● **Excerpted passage**:
To get to it, my wife gave me a lift, part of the way at least, on her way to work. The remainder of my journey was on foot, about half a mile or so. Me, walk, unheard of, but I quite enjoyed it, passing and actually seeing houses that I’ve been past a thousand times before but have never really noticed. I also went by two schools and observed just how many fathers take their kids to school these days; changed times, I was almost the only one when I did the school run when my kids were young.

I exchanged ‘good morning’ with the lollipop man at the zebra crossing near the school. He then shouted hello to a passing bread delivery van driver, who I’m guessing, he sees every day, a passing friendship. I noted interaction between many people, smiling and talking as they met each other; parents cajoling their children along as they did so.

● **Tasks**:
(1) Condense the paragraph of the morning walk passage that begins "I exchanged ‘good morning’" into a short bulleted list that keeps its main facts.
(2) Reproduce the morning walk passage word for word between "To get to it, my" and "kids were young.", inclusive.
(3) Carry the morning walk passage forward from its final sentence with a few more sentences in the same voice.
The listing that comes next is from a separate source.

● **Collected data**:
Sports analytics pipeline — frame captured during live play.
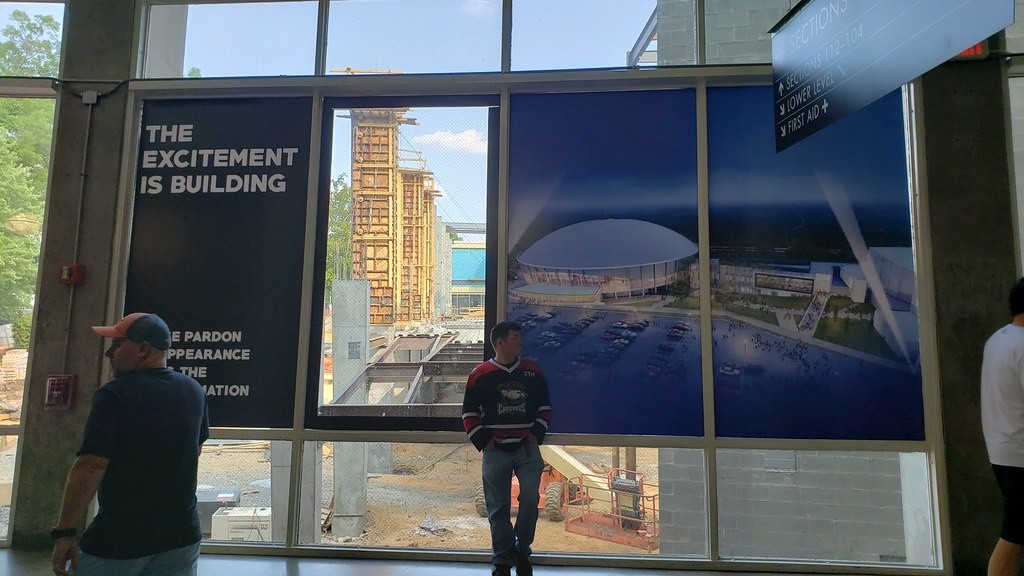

● **Solved problems**:
(1)
- The narrator says "good morning" to the lollipop man at the zebra crossing near the school.
- The lollipop man calls hello to a passing bread delivery van driver, probably someone he sees daily.
- Many people smile and talk as they meet.
- Parents urge their children along while doing so.

(2)
To get to it, my wife gave me a lift, part of the way at least, on her way to work. The remainder of my journey was on foot, about half a mile or so. Me, walk, unheard of, but I quite enjoyed it, passing and actually seeing houses that I’ve been past a thousand times before but have never really noticed. I also went by two schools and observed just how many fathers take their kids to school these days; changed times, I was almost the only one when I did the school run when my kids were young.

(3)
I also wondered why there was no queuing traffic at the junction with the main road as there always is when I’m in the car or is that just my perception when driving, trying to get somewhere in a hurry?

The sauntered walk was no more than ten minutes or so but I saw so much more of life in that time than I normally do when driving. The thing is, until my journey was over, I hadn’t realised I had taken all of this in, but I now have more stored memories to draw upon whilst writing.

So, the moral of the story? More drive drinking I think; or, I could get a dog. Either way, I think that, as a writer, due to my unconscious observational skills, my writing will benefit, and I might lose the beer belly too, haha.